Brazil's Bovespa index is up 3.6 per cent, and it is now trading at 9.9 times forecasted earnings for next year, according to Bloomberg. Forward price-earnings ratios look attractive in many markets these days, particularly emerging markets. Given the relatively low level of this valuation metric, and the fact that many investors swear by it, should we all be running to buy Brazil or other emerging market ETFs?
Not so fast. My research shows that, while forward P/E ratios are a good indicator of future returns for NYSE stocks, they are poor predictors of future returns for AMEX and Nasdaq stocks, namely the riskier groups of stocks that also include emerging market ETFs.
In my research, I sorted all stocks in each of the AMEX, Nasdaq and NYSE markets into quartiles using forward P/E ratios and examined each quartile's stock returns in the year following the sorting. I followed this procedure in every year for the period from 1986 to 2006.
I ended up with a time series of annual returns between 1986 and 2006. I then examined whether sorting by forward P/Es the year before could predict stock returns in the following year. Particularly, I examined the following question: Do low forward P/E quartile stocks yield, on average, a higher return than the high P/E quartile stocks?
Overall, the low P/E quartile had the same return as the high P/E quartile for AMEX stocks, and beat the high P/E quartile by 2.4 per cent for Nasdaq and by 11.6 per cent for NYSE stocks. That is, it was only for NYSE stocks that focusing on low forward P/E ratios made a real difference in future returns.
Now compare these findings with the case when the same procedure was followed using trailing P/E ratios. Overall, the low P/E quartile beat the high P/E quartile by 6.2 per cent for AMEX stocks, 11.4 per cent for Nasdaq stocks and 6 per cent for NYSE stocks. By any measure, these results are economically and statistically significant. Choosing low trailing P/E stocks would make a large difference in future returns in all markets examined.
But why is it that trailing P/E ratios have a better predictive power than forward P/E ratios?
This has to do with the fact that analysts tend to be overoptimistic when forecasting earnings. This biases the forward P/E ratio and makes it an inaccurate predictor of future stock returns (particularly in the riskier markets) in comparison with the trailing P/E ratio, which is based on realized earnings.
In research I carried out looking at the accuracy of U.S. analysts' forecasts, I found that, on average within a calendar year, analysts overestimate actual earnings by about 2.5 per cent.
But the overestimation is about 8 per cent at the start of the forecasting period, which is some time around June of the year before the forecasted year. Accuracy improves as analysts approach the end of the year that they are forecasting.
What is more interesting, however, is that analysts are not overoptimistic across all companies covered. They tend to be overoptimistic only for stocks for which there is high uncertainty about the future. For stocks with low uncertainty, analysts tend to be pretty accurate.

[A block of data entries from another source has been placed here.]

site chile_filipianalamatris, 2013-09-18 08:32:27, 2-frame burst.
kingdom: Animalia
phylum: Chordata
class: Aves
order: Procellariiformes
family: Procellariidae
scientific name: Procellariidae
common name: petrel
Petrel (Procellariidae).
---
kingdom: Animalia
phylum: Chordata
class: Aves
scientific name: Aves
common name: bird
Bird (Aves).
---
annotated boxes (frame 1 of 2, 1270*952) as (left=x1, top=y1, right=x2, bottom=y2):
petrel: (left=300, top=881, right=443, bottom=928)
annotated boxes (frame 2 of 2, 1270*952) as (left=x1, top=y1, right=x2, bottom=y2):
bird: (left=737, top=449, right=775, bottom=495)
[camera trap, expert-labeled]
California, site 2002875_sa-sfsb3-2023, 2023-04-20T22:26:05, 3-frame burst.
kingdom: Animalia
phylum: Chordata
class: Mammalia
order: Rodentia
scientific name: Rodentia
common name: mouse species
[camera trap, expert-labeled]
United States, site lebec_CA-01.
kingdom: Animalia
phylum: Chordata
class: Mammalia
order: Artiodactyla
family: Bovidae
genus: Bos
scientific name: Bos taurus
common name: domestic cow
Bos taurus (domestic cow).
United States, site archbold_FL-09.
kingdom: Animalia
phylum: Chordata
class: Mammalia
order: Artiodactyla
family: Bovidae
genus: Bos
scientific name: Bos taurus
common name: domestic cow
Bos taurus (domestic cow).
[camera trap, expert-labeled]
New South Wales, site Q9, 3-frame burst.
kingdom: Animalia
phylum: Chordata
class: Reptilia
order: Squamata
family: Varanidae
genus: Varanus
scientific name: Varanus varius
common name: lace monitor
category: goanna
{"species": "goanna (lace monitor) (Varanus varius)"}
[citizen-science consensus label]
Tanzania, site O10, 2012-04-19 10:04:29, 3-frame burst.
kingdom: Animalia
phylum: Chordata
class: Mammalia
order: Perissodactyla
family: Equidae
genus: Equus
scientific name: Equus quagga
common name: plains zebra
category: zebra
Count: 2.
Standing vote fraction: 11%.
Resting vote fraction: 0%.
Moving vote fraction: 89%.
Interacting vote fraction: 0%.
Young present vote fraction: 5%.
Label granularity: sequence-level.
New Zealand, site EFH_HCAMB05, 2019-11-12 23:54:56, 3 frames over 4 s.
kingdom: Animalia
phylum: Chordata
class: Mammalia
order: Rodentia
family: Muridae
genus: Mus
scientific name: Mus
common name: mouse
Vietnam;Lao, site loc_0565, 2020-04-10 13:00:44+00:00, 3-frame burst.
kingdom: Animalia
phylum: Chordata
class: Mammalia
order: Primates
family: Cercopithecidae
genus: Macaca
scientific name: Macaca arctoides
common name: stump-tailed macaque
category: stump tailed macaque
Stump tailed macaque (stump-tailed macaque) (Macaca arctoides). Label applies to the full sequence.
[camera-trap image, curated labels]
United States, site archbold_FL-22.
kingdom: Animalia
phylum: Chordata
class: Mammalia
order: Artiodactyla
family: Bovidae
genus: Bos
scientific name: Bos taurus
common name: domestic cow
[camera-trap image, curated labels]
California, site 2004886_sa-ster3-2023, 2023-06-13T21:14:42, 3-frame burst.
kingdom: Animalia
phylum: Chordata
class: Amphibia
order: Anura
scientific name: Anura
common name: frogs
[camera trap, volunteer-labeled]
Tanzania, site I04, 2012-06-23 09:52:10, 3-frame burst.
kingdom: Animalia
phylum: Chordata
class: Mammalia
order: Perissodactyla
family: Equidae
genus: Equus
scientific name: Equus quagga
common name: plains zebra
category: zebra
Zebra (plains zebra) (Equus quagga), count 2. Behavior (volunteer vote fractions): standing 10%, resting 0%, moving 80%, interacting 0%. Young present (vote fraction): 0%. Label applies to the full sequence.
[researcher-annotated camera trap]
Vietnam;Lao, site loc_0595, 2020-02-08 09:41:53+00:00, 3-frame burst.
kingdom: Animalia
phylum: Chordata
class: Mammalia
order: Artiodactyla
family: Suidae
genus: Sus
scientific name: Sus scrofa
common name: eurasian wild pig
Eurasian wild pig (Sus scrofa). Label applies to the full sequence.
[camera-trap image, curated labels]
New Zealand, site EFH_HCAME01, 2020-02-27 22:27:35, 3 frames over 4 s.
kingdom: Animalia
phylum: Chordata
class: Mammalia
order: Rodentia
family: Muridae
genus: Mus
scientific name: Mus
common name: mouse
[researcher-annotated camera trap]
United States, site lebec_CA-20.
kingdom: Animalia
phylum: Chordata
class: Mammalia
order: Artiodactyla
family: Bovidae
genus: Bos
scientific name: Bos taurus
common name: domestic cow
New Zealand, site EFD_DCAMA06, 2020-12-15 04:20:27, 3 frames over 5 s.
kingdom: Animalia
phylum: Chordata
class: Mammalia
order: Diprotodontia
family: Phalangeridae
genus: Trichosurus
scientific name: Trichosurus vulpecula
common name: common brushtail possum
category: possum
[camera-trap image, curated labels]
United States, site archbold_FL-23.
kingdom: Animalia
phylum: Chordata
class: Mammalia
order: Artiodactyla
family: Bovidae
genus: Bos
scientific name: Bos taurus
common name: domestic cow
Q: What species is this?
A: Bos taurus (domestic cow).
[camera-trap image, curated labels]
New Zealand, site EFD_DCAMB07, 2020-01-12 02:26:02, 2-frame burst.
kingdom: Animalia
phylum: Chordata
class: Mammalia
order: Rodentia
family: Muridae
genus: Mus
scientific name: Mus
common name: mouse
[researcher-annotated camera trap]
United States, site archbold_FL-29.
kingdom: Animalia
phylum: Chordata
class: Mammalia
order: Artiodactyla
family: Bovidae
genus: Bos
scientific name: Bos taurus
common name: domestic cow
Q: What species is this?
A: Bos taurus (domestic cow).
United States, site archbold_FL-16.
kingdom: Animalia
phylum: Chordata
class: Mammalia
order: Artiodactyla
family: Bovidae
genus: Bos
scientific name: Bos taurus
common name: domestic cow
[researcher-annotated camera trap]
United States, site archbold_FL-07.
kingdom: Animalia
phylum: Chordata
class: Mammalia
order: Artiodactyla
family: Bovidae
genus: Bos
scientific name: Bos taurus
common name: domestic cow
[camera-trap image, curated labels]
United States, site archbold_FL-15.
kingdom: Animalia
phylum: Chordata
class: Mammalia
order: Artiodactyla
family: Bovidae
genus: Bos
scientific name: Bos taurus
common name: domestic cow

Sorting stocks into quartiles by the standard deviation of analysts' forecasts (a measure of analyst uncertainty about the future of a firm), I found that for low uncertainty stocks analysts exhibit no forecast error on average within a calendar year.
But when it comes to the highest uncertainty group of stocks, analysts tend to overestimate actual earnings by 21 per cent on average. At the beginning of the forecast period the overestimation is 34.3 per cent. These are big errors, hence the inaccuracy of forward P/E ratios.
In other words, forward P/E ratios can be a good predictor of future returns for low uncertainty stocks but are quite inaccurate for high uncertainty stocks. That explains why forward P/E ratios, while working well in predicting future returns for NYSE stocks, do not work as well for AMEX and NASDAQ stocks in comparison with the trailing P/E ratios.
As a result, if investors wish to avoid worrying about the uncertainty underlying a company's future, they should consistently use trailing ratios across the board as a more effective metric to screen stocks and predict future stock returns.
In fact, it is trailing ratios that value investors tend to emphasize and this is the ratio that Benjamin Graham, the father of value investing, focused on when he wanted to screen stocks for possible undervaluation. Investors should do the same, especially when it comes to emerging markets.